13.10 Entire Agreement; Amendment; and Waiver. No Order Form, statement of work, or addendum to this Agreement is binding on the Parties unless agreed by both Parties in writing. Each binding Order Form, statement of work, and addendum is incorporated into and made part of this Agreement. This Agreement supersedes all prior discussions, statements, representations, and agreements, oral or written, between the Parties relating to the subject matter of the Agreement, and constitutes the entire agreement between the Parties relating to its subject matter. This Agreement may be amended, modified, or supplemented only by a written document signed by an authorized representative of each Party.
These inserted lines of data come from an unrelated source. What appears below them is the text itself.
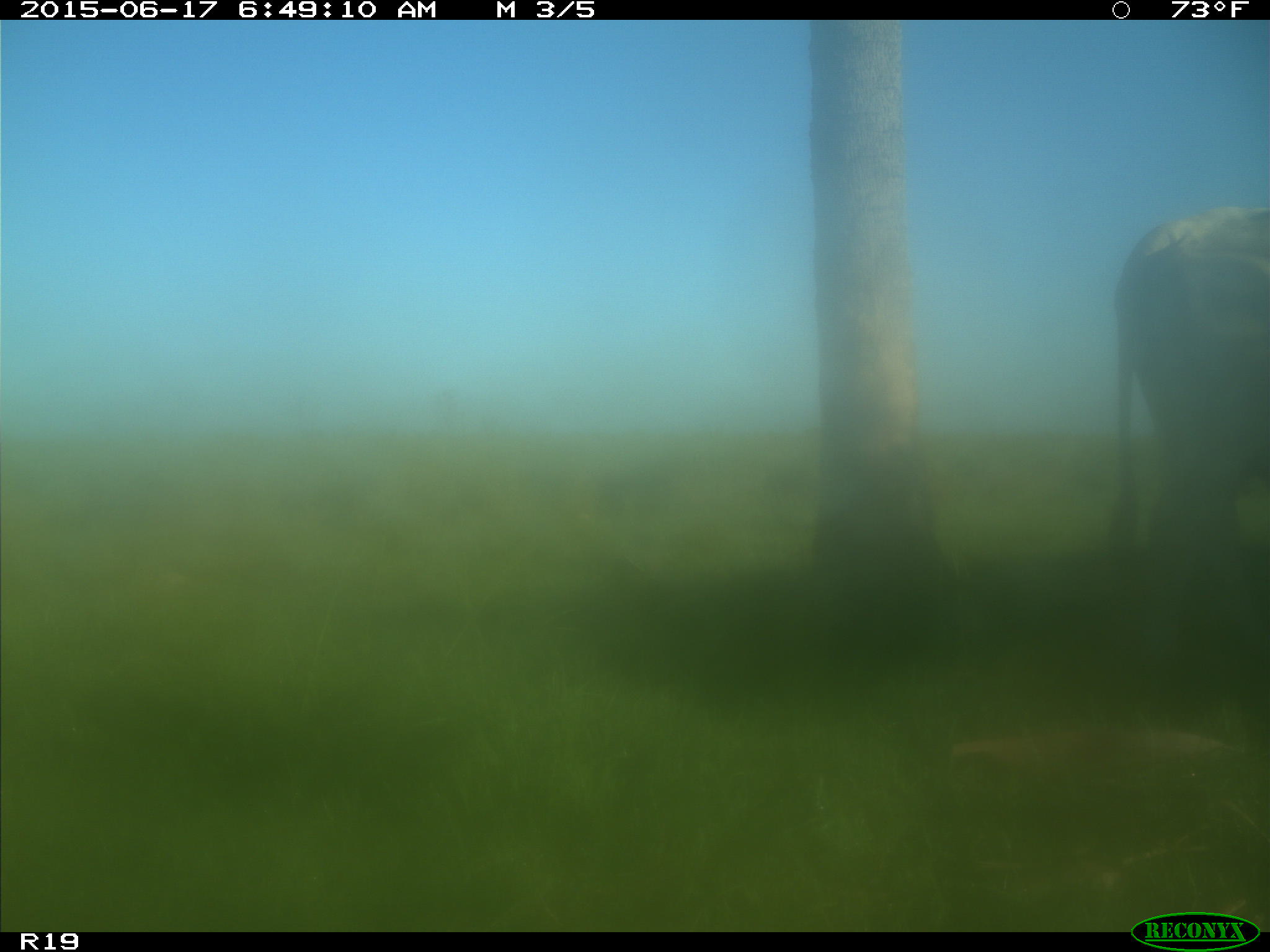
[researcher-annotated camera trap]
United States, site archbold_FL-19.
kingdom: Animalia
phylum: Chordata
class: Mammalia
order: Artiodactyla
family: Bovidae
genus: Bos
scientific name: Bos taurus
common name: domestic cow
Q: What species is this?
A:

The failure of either Party, at any time, to enforce any right or remedy available to it under this Agreement or otherwise with respect to any breach or failure by the other Party does not constitute a waiver of such right or remedy with respect to any other breach or failure by the other Party.

13.11 Counterparts. This Agreement may be executed by facsimile or other electronic means, and in one or more counterparts, each of which is deemed to be an original, but all of which together constitute one and the same Agreement.